Guests mingled on the terrace while enjoying libations from Seasons Catering and guitar music by Tony Ybarra. During the program, SBCC Interim President Dr. Helen Benjamin shared how an exciting part of her new job is having one of the country’s most outstanding foundations supporting the college. She expressed her gratitude to the donors for enabling students who otherwise would not be able to attend SBCC to obtain an education and lauded them for recognizing the importance of having an educated populace.
SBCC student Ana Zepeda also shared her gratitude to donors. After taking a break, Zapata returned to SBCC last year as a single mom in the SPARC Program (Single Parents Arriving Ready for College). With enthusiasm, she related how SPARC gave her amazing tools and resources to succeed in college, including how to advocate for herself and her children and to “not settle for mediocre.” Zepeda has excelled in her classes and taken advantage of tutoring when needed. Through EOPS (Extended Opportunities Program and Services) and SPARC Program, she has connected with the nonprofits Freedom for Youth and Youth Interactive, which allow her, she related, to contribute back to the community that has helped her so much. Upon graduating from SBCC, Zapata hopes to continue her studies at Westmont College.
SBCC Foundation CEO Geoff Green related how he is frequently asked by his counterparts at other community colleges how SBCC has excelled and his reply is the investment of private dollars and the development of community partnerships. Green shared that while the foundation is active in many areas and pursuing some new partnerships, its main focus is making the Promise Program sustainable and more robust. Launched in 2016 and entirely privately funded, Promise covers all required fees, books and supplies of any student who has just completed secondary education in the Gaviota to Carpinteria area.
The state of California has long covered the tuition of low-income students through the Board of Governors Fee Waiver program (now the CA College Promise Grant), but according to Green, tuition accounts for only about 20 percent of the costs students face. The Promise Program’s coverage of pricey textbooks, fees, and supplies allows college to be an option for many low-income students who otherwise could not attend. While in recent years, Promise programs have been initiated at many colleges, SBCC’s program stands out because of its comprehensiveness – covering all required fees, books and supplies, its robustness — covering two full years, and its inclusiveness — it is not restricted based on secondary school performance. SBCC does require that students enroll full-time, participate in academic counseling, and remain in good academic standing. As of May 8, there were 1,631 students enrolled in the program and more than 3,000 have participated since inception.
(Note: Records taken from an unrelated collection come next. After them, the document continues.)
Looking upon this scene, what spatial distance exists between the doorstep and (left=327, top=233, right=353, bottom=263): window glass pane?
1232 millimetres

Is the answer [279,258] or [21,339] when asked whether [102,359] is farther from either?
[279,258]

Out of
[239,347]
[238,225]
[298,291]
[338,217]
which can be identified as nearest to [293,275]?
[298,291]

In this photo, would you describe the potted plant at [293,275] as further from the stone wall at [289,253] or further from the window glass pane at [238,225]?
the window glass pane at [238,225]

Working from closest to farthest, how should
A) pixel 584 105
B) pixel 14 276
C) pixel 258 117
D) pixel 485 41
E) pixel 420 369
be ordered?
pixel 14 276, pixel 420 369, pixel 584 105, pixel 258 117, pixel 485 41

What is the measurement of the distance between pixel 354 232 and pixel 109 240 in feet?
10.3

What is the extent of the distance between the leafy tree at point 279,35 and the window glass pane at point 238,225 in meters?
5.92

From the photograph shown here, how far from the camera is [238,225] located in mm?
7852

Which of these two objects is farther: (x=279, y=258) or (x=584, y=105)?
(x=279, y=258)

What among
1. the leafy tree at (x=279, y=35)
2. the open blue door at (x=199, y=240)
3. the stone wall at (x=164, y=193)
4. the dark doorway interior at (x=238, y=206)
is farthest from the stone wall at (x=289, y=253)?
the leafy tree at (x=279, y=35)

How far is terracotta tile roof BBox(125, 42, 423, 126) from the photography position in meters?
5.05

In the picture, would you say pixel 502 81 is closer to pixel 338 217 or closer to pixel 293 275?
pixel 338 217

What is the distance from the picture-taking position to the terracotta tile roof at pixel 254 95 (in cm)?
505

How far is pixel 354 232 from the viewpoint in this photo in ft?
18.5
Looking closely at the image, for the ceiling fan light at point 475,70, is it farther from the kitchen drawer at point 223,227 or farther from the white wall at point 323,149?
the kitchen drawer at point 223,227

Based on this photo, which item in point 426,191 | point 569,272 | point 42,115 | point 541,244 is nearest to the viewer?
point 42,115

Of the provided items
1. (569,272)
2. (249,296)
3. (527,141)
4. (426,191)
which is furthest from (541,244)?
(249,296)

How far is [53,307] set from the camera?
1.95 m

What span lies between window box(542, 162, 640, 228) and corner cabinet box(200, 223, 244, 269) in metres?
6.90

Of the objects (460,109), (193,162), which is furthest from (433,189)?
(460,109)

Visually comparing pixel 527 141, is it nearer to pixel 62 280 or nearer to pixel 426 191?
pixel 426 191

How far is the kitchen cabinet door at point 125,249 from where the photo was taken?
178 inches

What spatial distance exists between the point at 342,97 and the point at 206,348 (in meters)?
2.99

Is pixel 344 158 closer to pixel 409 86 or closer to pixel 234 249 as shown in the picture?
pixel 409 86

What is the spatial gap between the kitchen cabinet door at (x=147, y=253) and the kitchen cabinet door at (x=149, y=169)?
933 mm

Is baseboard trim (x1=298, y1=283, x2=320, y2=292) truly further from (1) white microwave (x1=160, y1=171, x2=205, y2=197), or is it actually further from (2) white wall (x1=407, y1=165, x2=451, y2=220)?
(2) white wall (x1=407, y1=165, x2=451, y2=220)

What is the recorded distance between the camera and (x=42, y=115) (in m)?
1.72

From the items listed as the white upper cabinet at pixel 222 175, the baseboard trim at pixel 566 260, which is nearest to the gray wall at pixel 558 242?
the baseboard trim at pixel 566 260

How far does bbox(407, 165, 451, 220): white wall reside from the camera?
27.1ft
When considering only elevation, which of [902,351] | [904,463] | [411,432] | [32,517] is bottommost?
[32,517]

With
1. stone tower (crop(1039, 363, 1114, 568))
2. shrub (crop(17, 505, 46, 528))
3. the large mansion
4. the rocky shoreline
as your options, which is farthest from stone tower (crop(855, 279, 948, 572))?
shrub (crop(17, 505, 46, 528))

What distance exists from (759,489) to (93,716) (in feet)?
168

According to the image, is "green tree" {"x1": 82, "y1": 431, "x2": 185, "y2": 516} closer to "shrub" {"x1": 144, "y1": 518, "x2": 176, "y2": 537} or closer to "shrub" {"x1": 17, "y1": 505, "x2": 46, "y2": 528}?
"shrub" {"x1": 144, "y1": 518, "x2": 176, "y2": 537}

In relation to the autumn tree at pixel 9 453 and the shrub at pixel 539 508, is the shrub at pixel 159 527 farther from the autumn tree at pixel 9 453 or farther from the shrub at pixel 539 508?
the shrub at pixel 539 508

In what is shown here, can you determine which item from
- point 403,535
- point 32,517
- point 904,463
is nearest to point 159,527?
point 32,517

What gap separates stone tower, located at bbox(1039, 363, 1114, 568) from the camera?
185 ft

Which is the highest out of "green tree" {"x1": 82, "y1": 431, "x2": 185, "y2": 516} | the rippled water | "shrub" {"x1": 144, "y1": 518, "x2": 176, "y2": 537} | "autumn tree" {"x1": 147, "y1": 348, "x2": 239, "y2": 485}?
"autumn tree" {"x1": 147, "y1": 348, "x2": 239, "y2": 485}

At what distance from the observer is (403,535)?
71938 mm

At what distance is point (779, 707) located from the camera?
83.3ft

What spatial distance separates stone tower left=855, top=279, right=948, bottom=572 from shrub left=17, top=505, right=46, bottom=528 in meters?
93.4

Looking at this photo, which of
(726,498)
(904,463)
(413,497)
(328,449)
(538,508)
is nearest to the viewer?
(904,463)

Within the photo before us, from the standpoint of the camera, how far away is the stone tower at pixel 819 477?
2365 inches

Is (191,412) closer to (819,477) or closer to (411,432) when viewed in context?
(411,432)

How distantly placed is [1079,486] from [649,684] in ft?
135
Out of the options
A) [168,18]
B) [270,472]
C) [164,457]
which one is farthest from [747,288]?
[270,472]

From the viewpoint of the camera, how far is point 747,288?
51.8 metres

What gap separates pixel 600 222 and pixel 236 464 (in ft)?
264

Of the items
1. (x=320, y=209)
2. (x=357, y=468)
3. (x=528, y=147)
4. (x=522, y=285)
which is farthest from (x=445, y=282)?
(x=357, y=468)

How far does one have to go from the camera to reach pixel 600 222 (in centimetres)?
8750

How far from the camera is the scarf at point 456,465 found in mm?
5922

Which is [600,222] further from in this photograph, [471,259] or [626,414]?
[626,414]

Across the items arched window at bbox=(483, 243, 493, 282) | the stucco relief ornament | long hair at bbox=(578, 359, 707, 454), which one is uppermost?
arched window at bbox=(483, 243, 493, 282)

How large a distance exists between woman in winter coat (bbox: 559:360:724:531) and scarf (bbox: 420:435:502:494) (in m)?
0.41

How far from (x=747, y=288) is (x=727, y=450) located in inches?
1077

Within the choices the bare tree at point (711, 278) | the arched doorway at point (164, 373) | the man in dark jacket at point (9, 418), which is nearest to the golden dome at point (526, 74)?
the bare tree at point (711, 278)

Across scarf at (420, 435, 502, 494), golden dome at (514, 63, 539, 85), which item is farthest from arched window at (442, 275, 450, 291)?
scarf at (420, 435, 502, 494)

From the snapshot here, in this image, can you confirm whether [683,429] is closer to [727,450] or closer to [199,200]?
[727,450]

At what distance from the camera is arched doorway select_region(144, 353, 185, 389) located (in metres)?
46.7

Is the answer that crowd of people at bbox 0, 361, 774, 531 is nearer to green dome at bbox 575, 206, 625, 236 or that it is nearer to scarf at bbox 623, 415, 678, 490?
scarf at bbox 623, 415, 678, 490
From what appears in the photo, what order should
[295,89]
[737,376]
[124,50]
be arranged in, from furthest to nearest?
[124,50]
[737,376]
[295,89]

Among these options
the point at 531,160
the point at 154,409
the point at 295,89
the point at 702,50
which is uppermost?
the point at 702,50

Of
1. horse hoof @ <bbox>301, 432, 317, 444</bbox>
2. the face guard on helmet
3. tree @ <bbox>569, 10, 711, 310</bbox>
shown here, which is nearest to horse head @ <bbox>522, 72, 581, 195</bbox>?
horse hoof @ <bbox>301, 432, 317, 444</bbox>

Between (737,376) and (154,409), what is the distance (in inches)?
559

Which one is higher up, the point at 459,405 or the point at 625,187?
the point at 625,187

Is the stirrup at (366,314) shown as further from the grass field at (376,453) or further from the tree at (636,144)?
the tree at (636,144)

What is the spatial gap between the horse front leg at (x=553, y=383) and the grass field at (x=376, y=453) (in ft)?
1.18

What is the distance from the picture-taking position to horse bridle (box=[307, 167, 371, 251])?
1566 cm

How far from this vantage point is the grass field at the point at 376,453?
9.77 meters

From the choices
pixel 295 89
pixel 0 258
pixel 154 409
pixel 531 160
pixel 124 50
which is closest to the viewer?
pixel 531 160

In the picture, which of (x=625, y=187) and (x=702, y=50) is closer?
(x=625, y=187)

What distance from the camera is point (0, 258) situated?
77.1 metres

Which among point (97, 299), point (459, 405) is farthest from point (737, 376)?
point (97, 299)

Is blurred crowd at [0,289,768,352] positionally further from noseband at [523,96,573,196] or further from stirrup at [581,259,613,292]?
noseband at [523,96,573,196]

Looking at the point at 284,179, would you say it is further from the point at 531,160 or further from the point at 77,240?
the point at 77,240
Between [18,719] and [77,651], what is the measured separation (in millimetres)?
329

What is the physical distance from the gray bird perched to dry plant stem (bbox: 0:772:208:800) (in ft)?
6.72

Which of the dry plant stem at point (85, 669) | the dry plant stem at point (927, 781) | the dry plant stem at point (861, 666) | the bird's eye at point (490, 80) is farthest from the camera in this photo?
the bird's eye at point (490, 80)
Last year, the foundation distributed more than $5.3 million: $2.2 million for the Promise program, $1 million in scholarships, $1.6 million to college programs, and $700,000 in disaster recovery assistance. Programs supported include SPARC, a six-week summer bridge program for single parent students, CARE (Coordinated Agencies Resources for Education) also serving single parent students, EOPS, serving financially and academically underprepared students, Veterans Support Program, and Guardian Scholars Program, serving foster youth.